======== Trecho

A frente foi oficializada no último dia 17 e tem um primeiro evento oficial programado para novembro. Em sua apresentação, o grupo justifica que tratamentos terapêuticos com substâncias derivadas da cannabis já apontam benefícios e resultados positivos para pelo menos 26 patologias, como epilepsia, fibromialgia, autismo, câncer e Parkinson.

De acordo com os parlamentares, estima-se que uma flexibilização poderia impactar diretamente cerca de 6 milhões de pessoas no Brasil.

É preciso desmistificar o preconceito e avançar no debate sobre a cannabis medicinal. Nosso desafio é apoiar projetos e políticas públicas que permitam facilitar o acesso ao tratamento terapêutico, que é caro e restrito e, principalmente, amenizar o sofrimento de milhares de pessoas que dependem dele no controle de transtornos e doenças diversas, como convulsões gravíssimas."
Sergio Victor, deputado estadual (Novo), coordenador da frente

Deputados estaduais Walter Vicioni (MDB-SP), Sérgio Victor (Novo-SP) e Paulo Fiorillo (PT-SP) e o fundador do Ipsec, Bruno Pegoraro, compõe a "Frente Parlamentar em Defesa da Cannabis Medicinal e Cânhamo Industrial" - Reprodução/Alesp - Reprodução/Alesp
Deputados estaduais Walter Vicioni (MDB-SP), Sérgio Victor (Novo-SP) e Paulo Fiorillo (PT-SP) e o fundador do Ipsec, Bruno Pegoraro, compõe a "Frente Parlamentar em Defesa da Cannabis Medicinal e Cânhamo Industrial"

================
======== Material de estudo

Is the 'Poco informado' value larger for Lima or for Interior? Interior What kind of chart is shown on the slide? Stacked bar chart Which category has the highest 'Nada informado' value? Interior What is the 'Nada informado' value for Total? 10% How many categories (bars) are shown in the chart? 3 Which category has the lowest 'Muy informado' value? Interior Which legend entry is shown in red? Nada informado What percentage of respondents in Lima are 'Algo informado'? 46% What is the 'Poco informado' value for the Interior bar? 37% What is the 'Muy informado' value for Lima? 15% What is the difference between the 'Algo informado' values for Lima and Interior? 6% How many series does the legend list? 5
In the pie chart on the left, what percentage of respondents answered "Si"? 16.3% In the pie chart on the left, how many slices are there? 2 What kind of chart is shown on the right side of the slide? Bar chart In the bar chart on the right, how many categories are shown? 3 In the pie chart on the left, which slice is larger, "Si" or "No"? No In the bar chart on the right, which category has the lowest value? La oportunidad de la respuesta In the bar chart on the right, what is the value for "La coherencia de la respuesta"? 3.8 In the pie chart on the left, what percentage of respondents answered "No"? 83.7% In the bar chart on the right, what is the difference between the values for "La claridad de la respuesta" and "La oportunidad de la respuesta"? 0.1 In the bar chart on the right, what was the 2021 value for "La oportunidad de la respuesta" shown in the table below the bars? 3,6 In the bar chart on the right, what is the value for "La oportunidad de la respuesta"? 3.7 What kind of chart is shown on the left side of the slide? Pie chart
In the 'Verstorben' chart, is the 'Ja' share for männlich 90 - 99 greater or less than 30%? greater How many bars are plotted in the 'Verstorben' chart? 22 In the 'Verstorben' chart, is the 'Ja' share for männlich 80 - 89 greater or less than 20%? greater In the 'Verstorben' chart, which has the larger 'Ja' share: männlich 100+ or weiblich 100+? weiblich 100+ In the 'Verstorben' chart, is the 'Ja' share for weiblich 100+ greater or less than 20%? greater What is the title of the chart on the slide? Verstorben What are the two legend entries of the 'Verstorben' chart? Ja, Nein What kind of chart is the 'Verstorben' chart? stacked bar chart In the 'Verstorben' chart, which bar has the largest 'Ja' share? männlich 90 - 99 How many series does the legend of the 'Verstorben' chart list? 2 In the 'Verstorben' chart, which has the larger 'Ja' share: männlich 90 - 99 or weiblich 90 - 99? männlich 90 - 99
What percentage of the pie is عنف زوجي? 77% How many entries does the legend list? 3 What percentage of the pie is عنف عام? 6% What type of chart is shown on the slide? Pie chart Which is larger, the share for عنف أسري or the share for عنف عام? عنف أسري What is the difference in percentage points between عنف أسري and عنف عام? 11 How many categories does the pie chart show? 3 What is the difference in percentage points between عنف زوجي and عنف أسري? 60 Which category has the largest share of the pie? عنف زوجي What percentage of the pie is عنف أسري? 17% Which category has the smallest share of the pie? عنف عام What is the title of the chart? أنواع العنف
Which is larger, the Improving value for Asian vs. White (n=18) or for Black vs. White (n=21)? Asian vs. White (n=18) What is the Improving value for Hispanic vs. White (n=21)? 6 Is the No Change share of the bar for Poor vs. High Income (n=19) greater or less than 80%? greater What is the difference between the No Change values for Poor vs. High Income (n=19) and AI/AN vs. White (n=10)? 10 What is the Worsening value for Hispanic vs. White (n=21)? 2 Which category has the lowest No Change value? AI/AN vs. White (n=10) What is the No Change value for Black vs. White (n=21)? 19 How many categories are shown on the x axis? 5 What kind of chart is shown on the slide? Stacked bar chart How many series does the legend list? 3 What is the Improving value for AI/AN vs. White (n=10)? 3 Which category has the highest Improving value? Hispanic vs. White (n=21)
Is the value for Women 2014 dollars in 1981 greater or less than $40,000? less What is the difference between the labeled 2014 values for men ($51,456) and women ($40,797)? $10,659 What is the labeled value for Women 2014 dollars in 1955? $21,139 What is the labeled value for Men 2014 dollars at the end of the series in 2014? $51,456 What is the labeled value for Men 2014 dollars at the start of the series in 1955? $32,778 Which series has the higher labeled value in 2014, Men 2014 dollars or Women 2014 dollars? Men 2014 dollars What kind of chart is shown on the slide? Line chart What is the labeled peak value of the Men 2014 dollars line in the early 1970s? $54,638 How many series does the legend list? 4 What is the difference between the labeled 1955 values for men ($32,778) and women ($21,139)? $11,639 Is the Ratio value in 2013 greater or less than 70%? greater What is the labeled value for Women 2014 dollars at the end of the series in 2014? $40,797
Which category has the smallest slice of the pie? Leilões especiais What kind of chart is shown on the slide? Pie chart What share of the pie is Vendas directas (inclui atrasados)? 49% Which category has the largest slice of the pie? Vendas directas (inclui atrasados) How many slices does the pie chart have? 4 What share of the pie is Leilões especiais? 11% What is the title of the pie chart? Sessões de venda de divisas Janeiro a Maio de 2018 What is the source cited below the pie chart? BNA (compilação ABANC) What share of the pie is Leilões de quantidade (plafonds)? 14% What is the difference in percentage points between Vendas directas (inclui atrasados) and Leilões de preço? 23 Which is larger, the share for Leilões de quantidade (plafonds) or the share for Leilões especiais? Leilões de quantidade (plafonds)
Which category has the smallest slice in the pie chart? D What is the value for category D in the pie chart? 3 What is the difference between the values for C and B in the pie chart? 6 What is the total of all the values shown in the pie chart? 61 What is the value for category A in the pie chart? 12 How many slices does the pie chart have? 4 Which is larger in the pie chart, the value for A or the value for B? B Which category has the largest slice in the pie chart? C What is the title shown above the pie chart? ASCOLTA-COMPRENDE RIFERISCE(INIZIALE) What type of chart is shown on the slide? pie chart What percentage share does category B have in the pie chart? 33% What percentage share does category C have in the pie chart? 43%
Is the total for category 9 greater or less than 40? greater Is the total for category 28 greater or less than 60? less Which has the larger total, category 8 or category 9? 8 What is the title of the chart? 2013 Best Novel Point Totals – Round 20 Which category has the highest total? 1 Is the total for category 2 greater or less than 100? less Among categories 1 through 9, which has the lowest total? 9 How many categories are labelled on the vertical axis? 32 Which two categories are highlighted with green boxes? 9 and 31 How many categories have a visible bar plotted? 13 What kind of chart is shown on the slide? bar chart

================

**O que se pede**
No trecho sobre a frente parlamentar da cannabis medicinal, reescreva a parte que vai de "A frente foi" a "pessoas no Brasil.", substituindo "patologias" por "doenças".

**Resposta da tarefa**
A frente foi oficializada no último dia 17 e tem um primeiro evento oficial programado para novembro. Em sua apresentação, o grupo justifica que tratamentos terapêuticos com substâncias derivadas da cannabis já apontam benefícios e resultados positivos para pelo menos 26 doenças, como epilepsia, fibromialgia, autismo, câncer e Parkinson.

De acordo com os parlamentares, estima-se que uma flexibilização poderia impactar diretamente cerca de 6 milhões de pessoas no Brasil.